During the afternoon Jane had noticed the girl from the verandah had been dismissed in disgrace by Miss Scatcherd during a history class, and sent to stand in the middle of the large school room. The girl seemed very composed, yet grave. This completely contrasted how Jane would have reacted to a similar scenario. She began pondering about what might have gone on in her head, how she could deal with such an ordeal, and whether or not she was a good or bad person.

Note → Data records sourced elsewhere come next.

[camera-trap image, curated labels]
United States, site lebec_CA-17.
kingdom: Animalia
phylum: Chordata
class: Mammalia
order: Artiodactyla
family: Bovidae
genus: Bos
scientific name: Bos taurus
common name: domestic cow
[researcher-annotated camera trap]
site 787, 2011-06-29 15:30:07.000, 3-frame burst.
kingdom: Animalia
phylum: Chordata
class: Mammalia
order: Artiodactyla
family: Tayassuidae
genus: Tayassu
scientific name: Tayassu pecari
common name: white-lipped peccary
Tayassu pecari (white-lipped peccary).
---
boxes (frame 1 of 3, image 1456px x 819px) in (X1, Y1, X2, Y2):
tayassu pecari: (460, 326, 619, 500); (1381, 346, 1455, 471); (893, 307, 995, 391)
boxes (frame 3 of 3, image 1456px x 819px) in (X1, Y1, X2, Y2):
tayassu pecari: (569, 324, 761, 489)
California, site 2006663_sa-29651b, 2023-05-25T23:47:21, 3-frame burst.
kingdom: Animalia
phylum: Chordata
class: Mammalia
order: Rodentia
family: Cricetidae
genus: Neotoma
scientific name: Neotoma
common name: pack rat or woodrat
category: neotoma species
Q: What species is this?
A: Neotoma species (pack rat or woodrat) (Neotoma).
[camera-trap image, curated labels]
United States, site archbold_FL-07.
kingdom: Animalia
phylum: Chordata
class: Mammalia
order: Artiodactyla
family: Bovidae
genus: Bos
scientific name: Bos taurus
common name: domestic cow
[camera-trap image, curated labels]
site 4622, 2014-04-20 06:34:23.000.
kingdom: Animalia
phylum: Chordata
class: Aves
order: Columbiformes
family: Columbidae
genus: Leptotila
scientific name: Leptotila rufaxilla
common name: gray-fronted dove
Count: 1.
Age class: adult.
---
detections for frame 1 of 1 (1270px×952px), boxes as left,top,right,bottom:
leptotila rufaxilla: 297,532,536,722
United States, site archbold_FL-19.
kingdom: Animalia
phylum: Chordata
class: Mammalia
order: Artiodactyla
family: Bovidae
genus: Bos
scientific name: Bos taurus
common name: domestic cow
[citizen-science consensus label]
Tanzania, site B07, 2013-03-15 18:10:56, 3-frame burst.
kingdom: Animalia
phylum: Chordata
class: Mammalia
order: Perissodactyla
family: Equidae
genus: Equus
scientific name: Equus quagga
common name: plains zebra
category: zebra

Essential question (How does this change the characters, the plot, and your interpretation of the novel?):

Similarly to what we were discussing in class this conversion from first to second person detaches the reader from the protagonist, Jane. In first person, the audience shared a more intimate connection as if what Jane was experiencing was what we were experiencing. The reader essentially was Jane, living her life, acting out her story. However when reading in the third person, the reader becomes an observer, a witness to what will unfold. The reader is free to make their own conceptions on characters and the protagonists such as what are they thinking or feeling. Looking at the passage above we get this sense of separation from the protagonist. Instead of hearing what the protagonist thinks and feels as if they were our own we are forced to learn about them in a more observational manner through depictions of what is happening in a scene. This leaves more for the reader to assume and speculate while the first person narrative prescribes what one can see, feel, and think. In the passage above for example, in the first person narrative we have deeper understanding of Jane's confusion as to how Helen can with stand such humiliation. We understand the fear of it happening in our own lives; we feel the compassion for Helen as she stands there to be shamed. In the third person narrative however, the narrator only depicts to us Helen's punishment and Jane's surprise. Everything is essentially separated from us so we are more free to conceptualize our own thoughts but are never truly capable of understanding how Jane truly feels about what is happening.